What to do
Emit the data below verbatim, stripping out any pictures.

[Dataset items]
==============================
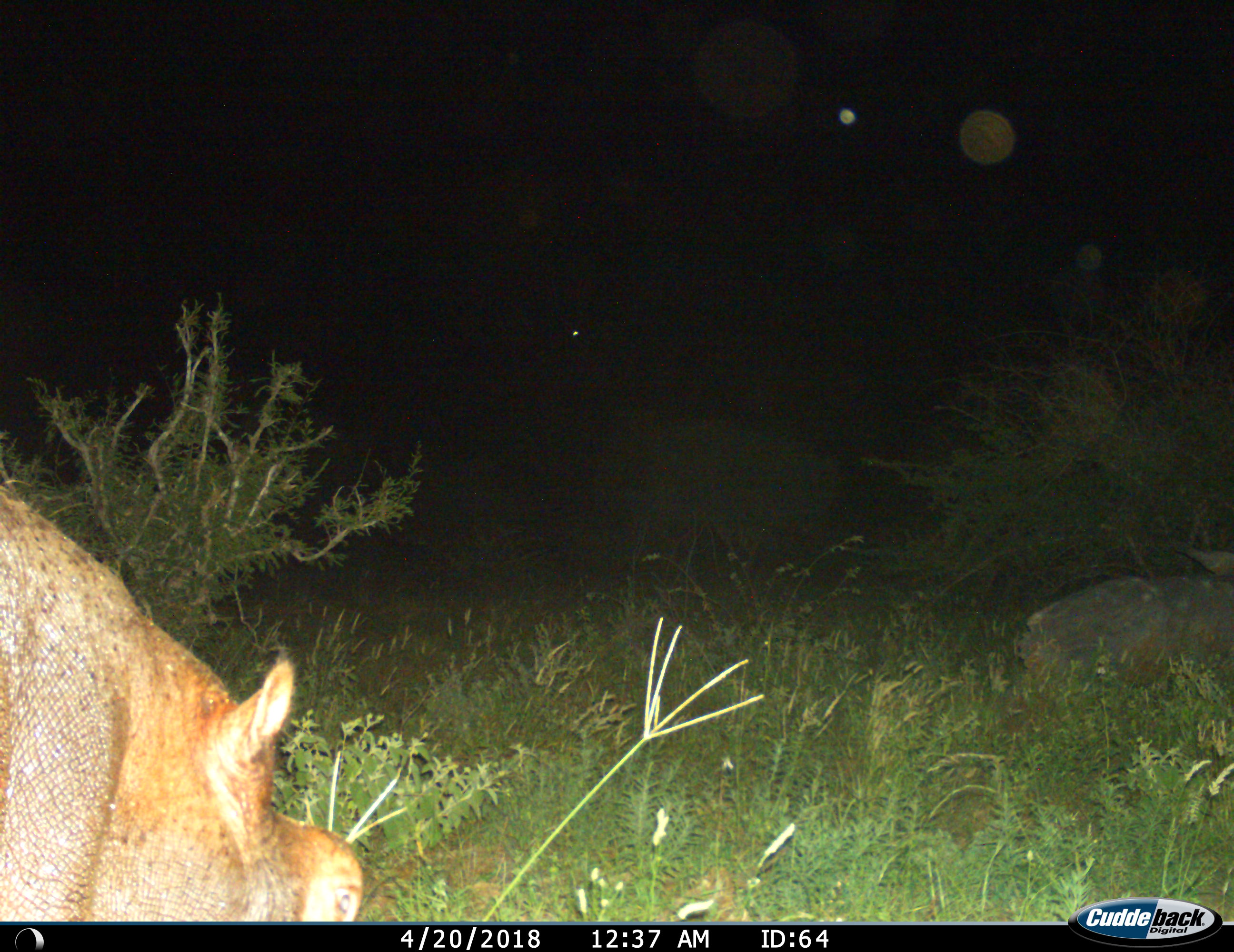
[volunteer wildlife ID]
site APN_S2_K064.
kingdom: Animalia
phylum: Chordata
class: Mammalia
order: Artiodactyla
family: Hippopotamidae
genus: Hippopotamus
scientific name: Hippopotamus amphibius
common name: hippopotamus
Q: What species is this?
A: Hippopotamus (Hippopotamus amphibius).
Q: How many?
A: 1.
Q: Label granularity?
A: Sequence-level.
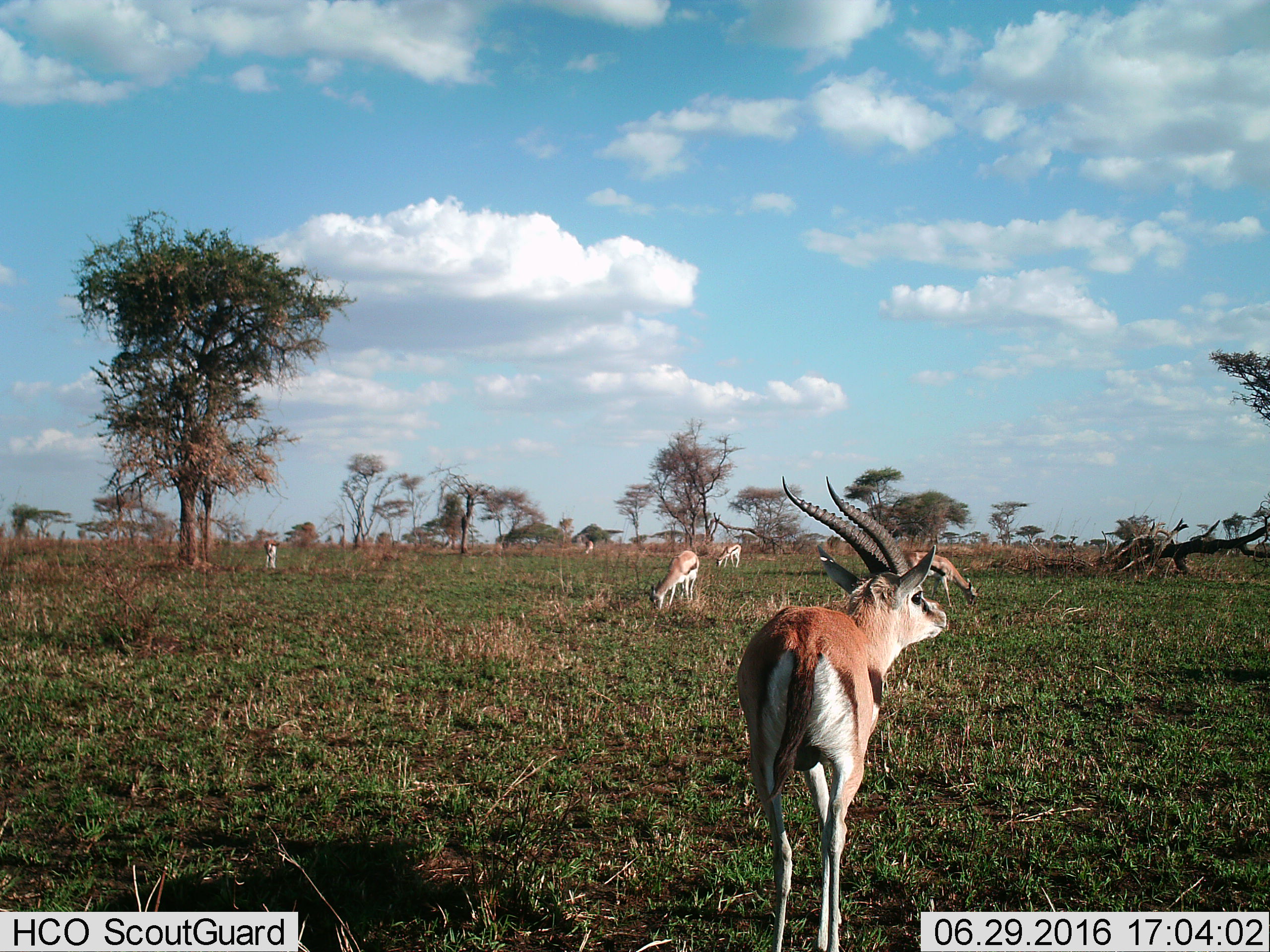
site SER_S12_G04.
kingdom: Animalia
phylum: Chordata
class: Mammalia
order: Artiodactyla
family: Bovidae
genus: Eudorcas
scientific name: Eudorcas thomsonii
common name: thomson's gazelle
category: gazellethomsons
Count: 6.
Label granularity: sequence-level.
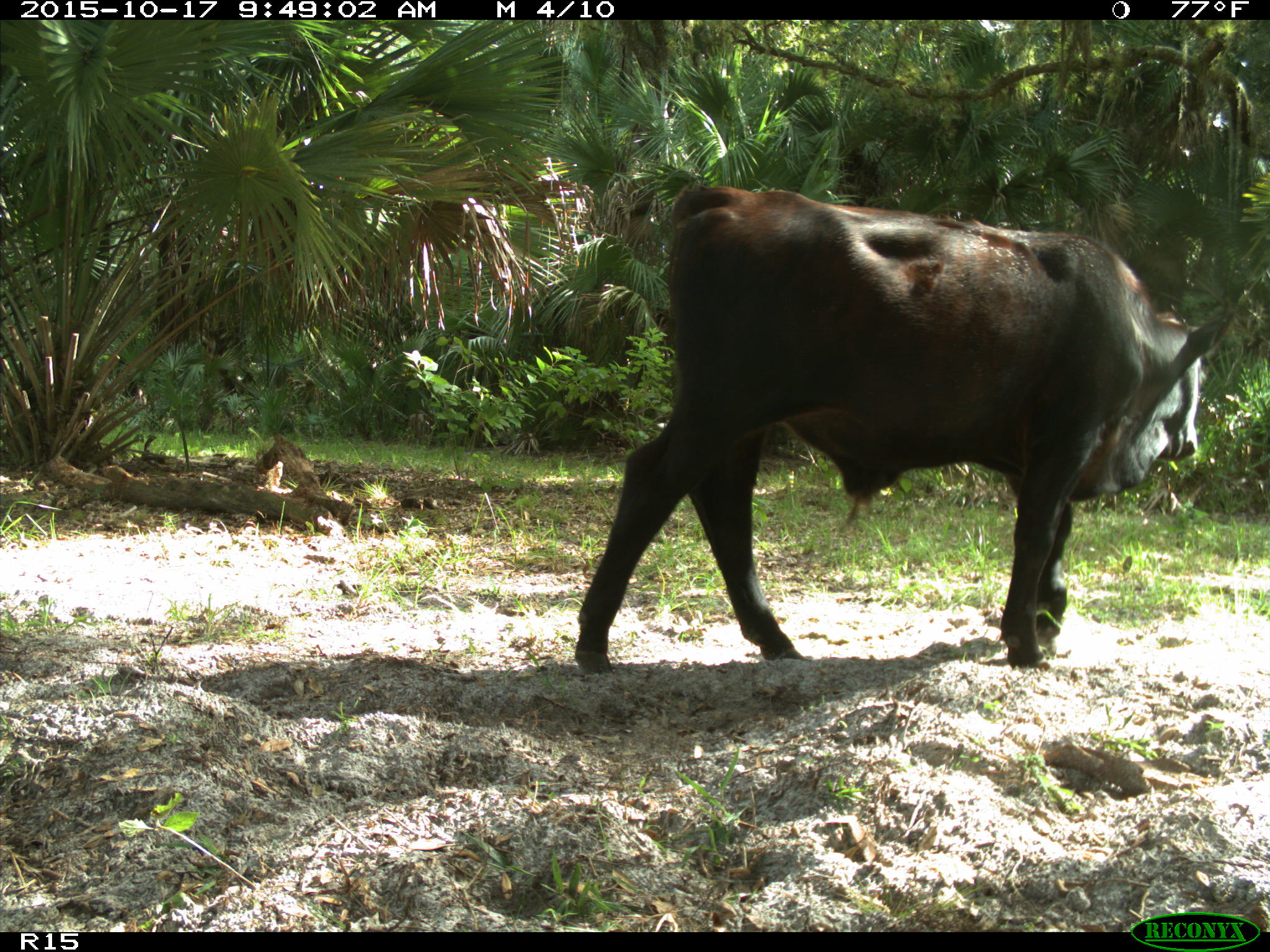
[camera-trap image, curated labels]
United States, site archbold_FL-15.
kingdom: Animalia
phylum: Chordata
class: Mammalia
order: Artiodactyla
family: Bovidae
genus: Bos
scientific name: Bos taurus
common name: domestic cow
==============================
Answer to this task
[volunteer wildlife ID]
site APN_S2_K064.
kingdom: Animalia
phylum: Chordata
class: Mammalia
order: Artiodactyla
family: Hippopotamidae
genus: Hippopotamus
scientific name: Hippopotamus amphibius
common name: hippopotamus
Q: What species is this?
A: Hippopotamus (Hippopotamus amphibius).
Q: How many?
A: 1.
Q: Label granularity?
A: Sequence-level.
site SER_S12_G04.
kingdom: Animalia
phylum: Chordata
class: Mammalia
order: Artiodactyla
family: Bovidae
genus: Eudorcas
scientific name: Eudorcas thomsonii
common name: thomson's gazelle
category: gazellethomsons
Count: 6.
Label granularity: sequence-level.
[camera-trap image, curated labels]
United States, site archbold_FL-15.
kingdom: Animalia
phylum: Chordata
class: Mammalia
order: Artiodactyla
family: Bovidae
genus: Bos
scientific name: Bos taurus
common name: domestic cow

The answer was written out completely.